The aim of the present study was to produce a new composite material based on carbon and iron oxide, with application for arsenic removal. As precursors used for the preparation of the desired composite material, soluble starch and pure iron chloride were used. Synthesis of the composite material was also a two stage process; stage one, consisting of the production of the reaction mass, using by a mixture of raw materials used as precursors (starch and iron chloride), followed by the thermal decomposition in a nitrogen atmosphere (second stage). Employing such a synthesis route, the production of iron oxide particles is then possible without adding any precipitation agents. After production, the new composite material was characterized and tested as an adsorbent for arsenic removal from aqueous solutions.

2. Results and Discussions

2.1. Synthesis of the Composite Material Based on Carbon and Fe3O4 Particles

Composite material was synthesized as described in Section 3. The obtained experimental data confirm that it is possible to obtain smaller iron oxide particles (nano-sized) when the reaction mass is stirred for a relatively long time. Also, it was confirmed that the starch could be kept in the reaction mass in the form of paste only if the temperature was maintained at less than 60 °C.
Production of the desired composite material using starch and iron chloride as precursors can be understood if we consider that by dissolution of anhydrous iron chloride in water a hydrolysis process takes place.
By simple mixing of starch with water a starch dough is produced without any changes in the starch structure.
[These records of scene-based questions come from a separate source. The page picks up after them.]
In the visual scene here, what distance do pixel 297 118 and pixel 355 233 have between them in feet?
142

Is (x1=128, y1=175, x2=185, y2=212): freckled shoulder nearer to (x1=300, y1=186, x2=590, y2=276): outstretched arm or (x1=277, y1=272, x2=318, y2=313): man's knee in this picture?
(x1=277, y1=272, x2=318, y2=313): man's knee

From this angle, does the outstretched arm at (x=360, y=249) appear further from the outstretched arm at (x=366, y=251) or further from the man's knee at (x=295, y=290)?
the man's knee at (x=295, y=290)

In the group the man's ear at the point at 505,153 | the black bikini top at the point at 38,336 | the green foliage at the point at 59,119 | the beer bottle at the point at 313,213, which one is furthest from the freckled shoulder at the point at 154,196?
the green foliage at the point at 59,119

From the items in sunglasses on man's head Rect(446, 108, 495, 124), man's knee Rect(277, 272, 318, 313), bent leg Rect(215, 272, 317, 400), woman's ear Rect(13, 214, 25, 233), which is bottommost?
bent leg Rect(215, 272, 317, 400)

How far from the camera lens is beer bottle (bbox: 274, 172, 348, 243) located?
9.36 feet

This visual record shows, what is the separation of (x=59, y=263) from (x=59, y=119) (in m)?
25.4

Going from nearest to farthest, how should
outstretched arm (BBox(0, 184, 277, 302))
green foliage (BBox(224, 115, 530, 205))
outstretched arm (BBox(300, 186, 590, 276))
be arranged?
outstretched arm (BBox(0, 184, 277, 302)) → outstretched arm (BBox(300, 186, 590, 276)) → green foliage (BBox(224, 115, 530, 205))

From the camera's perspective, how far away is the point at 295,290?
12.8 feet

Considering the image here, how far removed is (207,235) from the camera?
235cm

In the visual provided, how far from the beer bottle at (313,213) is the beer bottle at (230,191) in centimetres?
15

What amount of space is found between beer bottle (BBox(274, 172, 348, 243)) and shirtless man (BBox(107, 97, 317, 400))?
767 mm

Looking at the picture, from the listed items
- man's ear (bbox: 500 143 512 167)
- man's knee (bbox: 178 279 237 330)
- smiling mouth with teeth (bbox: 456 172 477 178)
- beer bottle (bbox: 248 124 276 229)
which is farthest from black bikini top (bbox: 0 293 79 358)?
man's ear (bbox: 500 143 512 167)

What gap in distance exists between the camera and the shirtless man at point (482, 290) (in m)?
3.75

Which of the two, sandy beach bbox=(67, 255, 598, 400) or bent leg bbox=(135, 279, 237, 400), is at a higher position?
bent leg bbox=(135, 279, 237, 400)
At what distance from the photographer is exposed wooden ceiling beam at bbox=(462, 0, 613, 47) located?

By dissolving anhydrous iron chloride in water, iron (III) cations and chloride anions are produced, with a concomitant decrease of the solution pH.
FeCl3 → Fe3+(aq) + 3Cl(aq)
Hydrolysis behavior of iron (III) cations in diluted solutions at low pH values leads to the formation of iron oxy-hydroxides and iron hydroxides according to the mechanism below [27,33]:
Fe[(H2O)6]3+ + H2O → Fe[(H2O)5OH]2+ + H3O+
Fe[(H2O)5OH]2+ + H2O → Fe[(H2O)4(OH)2]+ + H3O+
Fe[(H2O)4(OH)2]+ + H2O → Fe[(H2O)3(OH)3] + H3O+
Fe[(H2O)6]3+ + 3H2O → Fe[(H2O)3(OH)3] + 3H3O+
As a consequence of hydrochloric acid production, acidic starch hydrolysis occurs according to the following reaction:
( C 6 H 10 O 5 ) n + n H 2 O acid   hydrolysis n C 6 H 12 O 6
Glucose molecules produced during starch acidic hydrolysis replace water molecules from the structure of iron aqua complexes, forming new complexes with glucose. Formation of such complexes prevents further condensation reaction between the aqua complex particles stabilizing it and therefore limiting their size (Equation (7)) [21,22].
Fe[(H2O)3OH)3] + C6H12O6 → Fe[C6H12O6 (OH)3] + 3H2O
Iron hydroxy-aqua complexes formed during the hydrolysis of iron chloride can participate in the next step in a condensation reaction, giving as a result Fe–O–Fe bond formation during thermal treatment of the reaction mass [27].
Based on experimental data obtained during preliminary attempts [34], the optimum conditions were established for synthesis of the desired composite material at different temperatures. So, when the synthesis was conducted at 45 °C, the reaction mass had to be stirred for 240 min (S2), at 55 °C the reaction mass had to be stirred for 45 min (S1), and at 58 °C the reaction mass had to be be stirred for 20 min (S3). The produced paste was dried for 24 h at 50 °C, ground, and then subject to a thermal decomposition process in a controlled atmosphere (nitrogen atmosphere) at 600 °C for 6 h.
The conditions used for the synthesis of the produced composite materials are presented in Table 1.
After the synthesis the material was characterized by physical–chemical methods using FTIR, XRD, and SEM in order to establish the optimum condition for the compound production and in order to characterize the structure of the obtained adsorbent material.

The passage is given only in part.